*PAGE:*
+ + +

# How loud do you watch movies?



## asere

I watch moderate to low.


----------



## tonyvdb

I have my system set so -10 on the volume is reference level and I usually have the volume between -20 and -15db when I watch movies.


----------



## Mike0206

0db is what I set to reference level and typically I am around -15db to -10db for tv and the like but if I am fully engaged in a movie and the sound quality is to die for, then I'll crank it up to -5db to reference level. Just all really depends on what I'm watching and how good the audio is.


----------



## NBPk402

I have mine set up for 0 as max and I usually listen at -20 to -25.


----------



## Skylinestar

I set mine to -10dB.


----------



## fmw

on average between 75 and 80 db, depending on the content.


----------



## bamabum

There is a nice iPhone app called decibel 10th. It is nice to measure decibels when you don't want to drag out a microphone and gear. Based upon rew it's fairly accurate. 

I watch at around 75 DB on avg


----------



## nova

Reference set at 0 for me. Depends on what I'm watching and the audio quality. Generally between -20 and -12.


----------



## Dale Rasco

My settings are close to Mark. Reference set to 0 and listen around -10 to -15 depending on audio quality.


----------



## asere

The-10 numbers is it with Audyssey engaged or not?


----------



## nova

No Audyssey for me, maybe someday, maybe not.


----------



## cavchameleon

We usually listen at -10 (with reference level of 85db at 0). On some movies we listen at reference just for fun - but that's pretty loud.


----------



## Prof.

My room eats up power and I usually have the volume set at between -7db to -12db with reference level of 75db. at 0..


----------



## Sevenfeet

Not as loud as we used to since kids.


----------



## flamingeye

0 is reference on my system and in the summer I listen at -8 because the swamp cooler is on 24/7 which is near the HT room 
winter I listen at -15


----------



## pddufrene

Depending on the programing I'm watching, action movies I watch at 0 and most other movies at-10 to -7.


----------



## chaluga

I watch movies at reference with peaks 105-110db. Just watched star trek and hit 109. Listen to music at 74-80. I get my hearing tested every year for my career and its still great.


----------



## hjones4841

asere said:


> I watch moderate to low.


Wife in room: -20; wife outta room: -5 to 0


----------



## Evoking1230

regular TV I watch on 40 (Onkyo receiver)
movies when the wife is not here...55-60 - right around 75db


----------



## Peter Loeser

If it's just me, average -20 to -10. With my wife or most guests, more like -30 or lower depending on the movie and time of day.


----------



## atledreier

-5 from reference seems to be my sweetspot with mates or alone. With the wife it's usually around -15 or a little louder, depending on content.


----------



## ALMFamily

Right now, I am sticking around -14 when I am alone, and around -20 when the family is watching.

+ + +

*STATED GOAL 1:* Which posters in the movie volume thread mention a wife? List all of them by username.
*STATED GOAL 2:* Return the passage of the movie volume thread that begins at the words "## atledreier" and stops after "depending on content.".

+ + +

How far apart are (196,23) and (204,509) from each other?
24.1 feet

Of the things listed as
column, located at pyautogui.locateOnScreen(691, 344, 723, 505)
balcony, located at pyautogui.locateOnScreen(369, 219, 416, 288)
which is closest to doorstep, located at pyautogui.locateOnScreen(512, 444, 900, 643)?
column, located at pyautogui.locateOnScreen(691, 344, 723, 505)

+ + +

*TASK ANSWER 1:* hjones4841, Evoking1230, Peter Loeser, atledreier

*TASK ANSWER 2:*
## atledreier

-5 from reference seems to be my sweetspot with mates or alone. With the wife it's usually around -15 or a little louder, depending on content.